TheCulinarian: Kann man gutes Fleisch bedenkenlos auch im Internet kaufen?

 

Severin Wejbora:  Da ich für eine persönliche Basis des Vertrauens zwischen Verkäufer und Kunden plädiere, habe ich mit Internetverkauf von Wildfleisch so gut wie keine Erfahrung! Ich weiß wohl, dass diese Möglichkeiten in den letzten Jahren entstanden sind und hier vor allem Ballungsräume erschlossen werden sollen. Die Kunden haben dort oft nicht die Möglichkeit, an frisches Wildbret zu gelangen und sind somit auf diesen Weg angewiesen.

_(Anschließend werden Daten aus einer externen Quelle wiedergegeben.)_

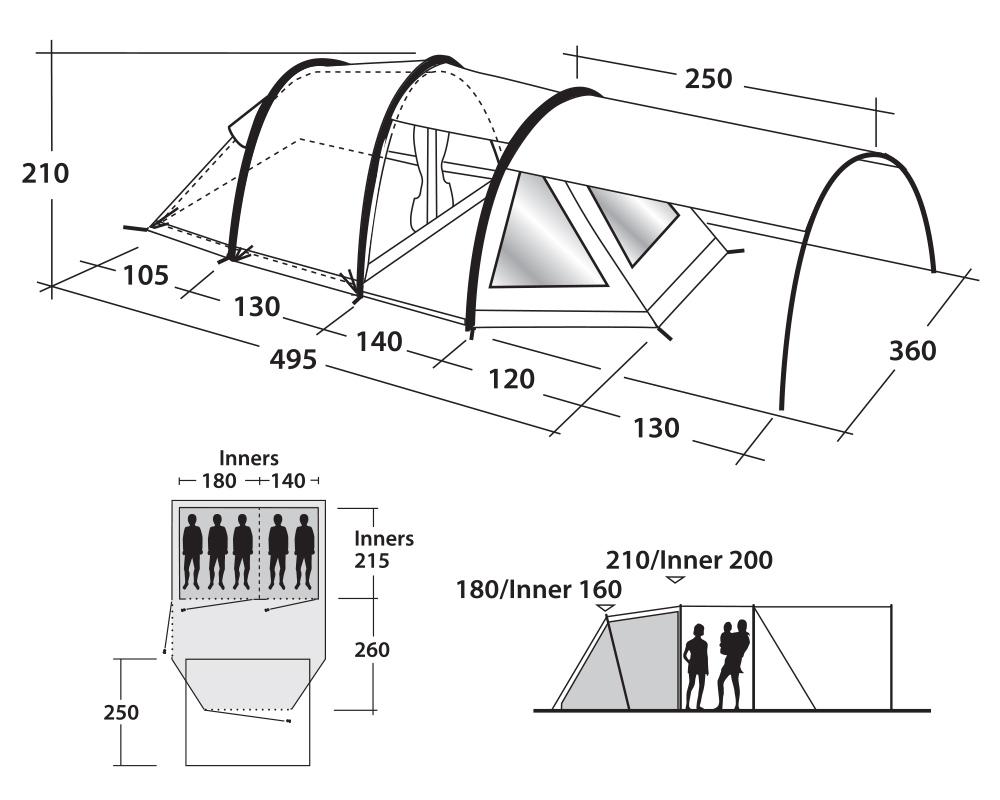 Графика размери надуваема палатка Outwell Roswell 5A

Hier sind die städtischen Jäger gefordert, ihr Wildbret entweder selbst oder über Metzgereien oder Bioläden anzubieten. Dies schafft Vertrauen und bietet Qualität für den Verbraucher! Wildbret hat den Ruf, nur an Weihnachten auf den Tisch zu kommen, ist aber mittlerweile auch preislich in der Lage, als Alltagsgericht zu konkurrieren. Ich bin der Meinung, dass sich Wildfleisch mit den genannten Qualitätskriterien eigentlich das Gütesiegel „Superbio“ verdient hätte!

 

 

TheCulinarian: Herr Wejbora, wir danken Ihnen für dieses Gespräch!